At these unexpected words Theos sprang wildly to his feet. An awful darkness seemed to close in upon him,—and a chaotic confusion of memories began to whirl and drift through his mind like flotsam and jetsam tossed upon a storm-swept sea. The aged and shadowy-looking Zuriel stood motionless, watching him with something of timid pity and mild patience.
“Five thousand years!” he muttered hoarsely, pressing his hands into his aching brows, while his eyes again fixed themselves yearningly on the Cross.. “Five thousand years before. ... before what?”
He caught the old man’s arm, and in spite of himself, a laugh, wild, discordant, and out of all keeping with his inward emotions, broke from his parched lips,—“Thou doting fool!” he cried almost furiously,—“Why dost thou mock me then with this false image of a hope unrealized? ... Who gave thee leave to add more fuel to my flame of torment? ... What means this symbol to thine eyes? Speak.. speak! What admonition does it hold for thee? ... what promise? ... what menace? ... what warning? ... what love? ... Speak.. speak! O, shall I force confession from thy throat, or must I die unsatisfied and slain by speechless longing! What didst thou say? ... Five thousand years? ... Nay, by the gods, thou liest!”—and he pointed excitedly to the sacred Emblem,—“I tell thee that Holy Sign is as familiar to my suffering soul as the chiming of bells at sunset! ... as well known to my sight as the unfolding of flowers in the fields of spring! ... What shall be done or said of it, in. five thousand years, that has not already been said and done?”

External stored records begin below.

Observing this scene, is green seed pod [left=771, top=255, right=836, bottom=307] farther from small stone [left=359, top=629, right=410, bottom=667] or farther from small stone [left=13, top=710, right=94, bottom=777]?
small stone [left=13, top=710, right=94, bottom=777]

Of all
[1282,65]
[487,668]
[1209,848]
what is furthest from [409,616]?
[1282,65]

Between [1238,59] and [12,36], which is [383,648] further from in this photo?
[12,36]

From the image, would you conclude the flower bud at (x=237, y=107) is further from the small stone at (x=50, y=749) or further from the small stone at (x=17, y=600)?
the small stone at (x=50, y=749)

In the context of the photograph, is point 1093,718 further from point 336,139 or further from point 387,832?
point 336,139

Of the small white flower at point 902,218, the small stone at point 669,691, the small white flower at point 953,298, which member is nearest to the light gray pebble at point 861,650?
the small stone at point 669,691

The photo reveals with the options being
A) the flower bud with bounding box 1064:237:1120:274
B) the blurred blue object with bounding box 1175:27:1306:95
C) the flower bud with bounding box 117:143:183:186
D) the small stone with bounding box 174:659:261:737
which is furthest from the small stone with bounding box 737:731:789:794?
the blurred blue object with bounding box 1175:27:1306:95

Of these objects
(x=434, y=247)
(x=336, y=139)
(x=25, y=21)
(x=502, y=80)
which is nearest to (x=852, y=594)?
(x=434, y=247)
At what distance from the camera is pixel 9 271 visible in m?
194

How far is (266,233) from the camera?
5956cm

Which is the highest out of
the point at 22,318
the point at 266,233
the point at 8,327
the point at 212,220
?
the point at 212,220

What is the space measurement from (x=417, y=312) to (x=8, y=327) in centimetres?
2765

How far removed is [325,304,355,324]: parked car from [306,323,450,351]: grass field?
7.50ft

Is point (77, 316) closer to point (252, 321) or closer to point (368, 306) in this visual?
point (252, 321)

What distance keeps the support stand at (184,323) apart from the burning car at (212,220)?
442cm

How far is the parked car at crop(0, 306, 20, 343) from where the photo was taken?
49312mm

Zuriel regarded him more compassionately than ever, with a penetrating, mournful expression in his serious dark eyes.
“Alas, alas, my son! thou art most grievously distraught!” he said in troubled tones. “Thy words but prove the dark disorder of thy wits,—may Heaven soon heal thee of thy mental wound! Restrain thy wild and wandering fancies? ... for surely thou canst not be familiar, as thou sayest with this silver Symbol, seeing that it is but the Talisman [Footnote: The Cross was held in singular veneration in the Temple of Serapis, and by many tribes in the East, ages before the coming of Christ] or Badge of the Mystic Brethren of Al-Kyris, and has no signification whatsoever save for the Elect. It was designed some twenty years ago by the inspired Chief of our Order, Khosrul, and such as are still his faithful disciples wear it as a record and constant reminder of his famous Prophecy.”
Theos heard, and a dull apathy stole over him,—his recent excitement died out under a chilling weight of vague yet bitter disappointment.
“And this Prophecy?” he asked listlessly.. “What is its nature and whom doth it concern?”